Do this:
Begin at the line that contains "What is the" and repeat every line from there to the end of the records below, inclusive, without adding any other line.

Supplied entries:
|---|
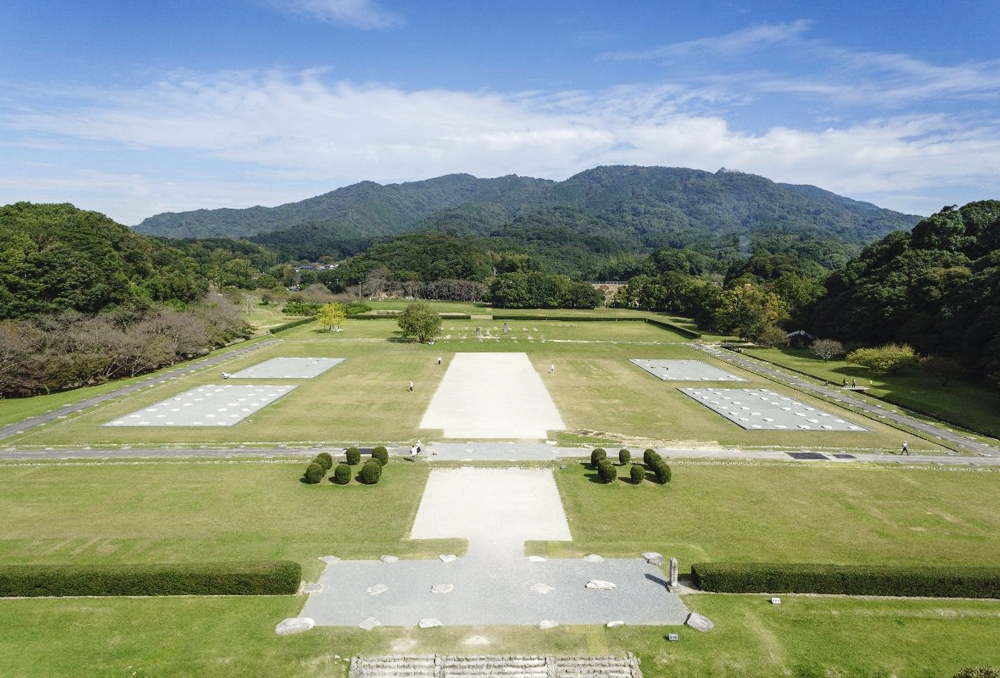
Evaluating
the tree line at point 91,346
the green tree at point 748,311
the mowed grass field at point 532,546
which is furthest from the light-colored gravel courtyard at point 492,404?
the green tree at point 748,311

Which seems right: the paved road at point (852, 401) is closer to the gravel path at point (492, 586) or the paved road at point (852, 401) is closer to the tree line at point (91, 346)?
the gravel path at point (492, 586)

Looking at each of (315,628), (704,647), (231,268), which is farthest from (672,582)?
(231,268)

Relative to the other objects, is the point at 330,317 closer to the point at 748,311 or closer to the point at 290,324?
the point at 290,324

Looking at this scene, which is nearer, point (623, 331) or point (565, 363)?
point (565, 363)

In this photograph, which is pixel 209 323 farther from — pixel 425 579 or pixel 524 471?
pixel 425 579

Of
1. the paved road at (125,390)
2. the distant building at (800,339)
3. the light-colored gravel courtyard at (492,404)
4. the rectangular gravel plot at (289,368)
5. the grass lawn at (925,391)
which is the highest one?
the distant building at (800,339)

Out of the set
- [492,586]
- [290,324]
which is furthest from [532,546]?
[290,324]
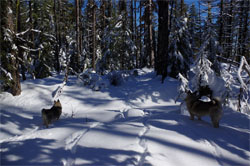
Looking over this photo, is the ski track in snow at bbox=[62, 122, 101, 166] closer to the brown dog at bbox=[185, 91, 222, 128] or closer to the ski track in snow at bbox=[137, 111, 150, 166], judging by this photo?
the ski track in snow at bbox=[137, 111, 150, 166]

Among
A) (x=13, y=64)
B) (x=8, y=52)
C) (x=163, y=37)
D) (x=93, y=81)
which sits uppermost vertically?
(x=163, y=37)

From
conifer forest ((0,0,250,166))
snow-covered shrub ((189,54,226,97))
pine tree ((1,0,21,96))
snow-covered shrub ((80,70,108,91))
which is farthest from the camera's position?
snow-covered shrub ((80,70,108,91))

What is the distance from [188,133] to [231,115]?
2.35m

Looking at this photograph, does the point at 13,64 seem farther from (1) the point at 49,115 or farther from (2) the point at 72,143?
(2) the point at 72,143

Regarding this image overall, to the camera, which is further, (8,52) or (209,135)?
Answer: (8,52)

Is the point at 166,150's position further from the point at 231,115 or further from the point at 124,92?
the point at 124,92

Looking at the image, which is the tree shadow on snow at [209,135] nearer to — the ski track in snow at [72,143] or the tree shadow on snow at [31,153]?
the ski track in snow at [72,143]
|---|
Response:
What is the distance from [188,133] to [231,115]?
2.35m

Looking at this photograph, does the point at 13,64 seem farther from (1) the point at 49,115 or farther from (2) the point at 72,143?
(2) the point at 72,143

Regarding this image overall, to the camera, which is further, (8,52) or (209,135)?
Answer: (8,52)

Is the point at 166,150's position further from the point at 231,115 or further from the point at 124,92?
the point at 124,92

Looking at the image, which is the tree shadow on snow at [209,135] nearer to — the ski track in snow at [72,143] or the tree shadow on snow at [31,153]?
the ski track in snow at [72,143]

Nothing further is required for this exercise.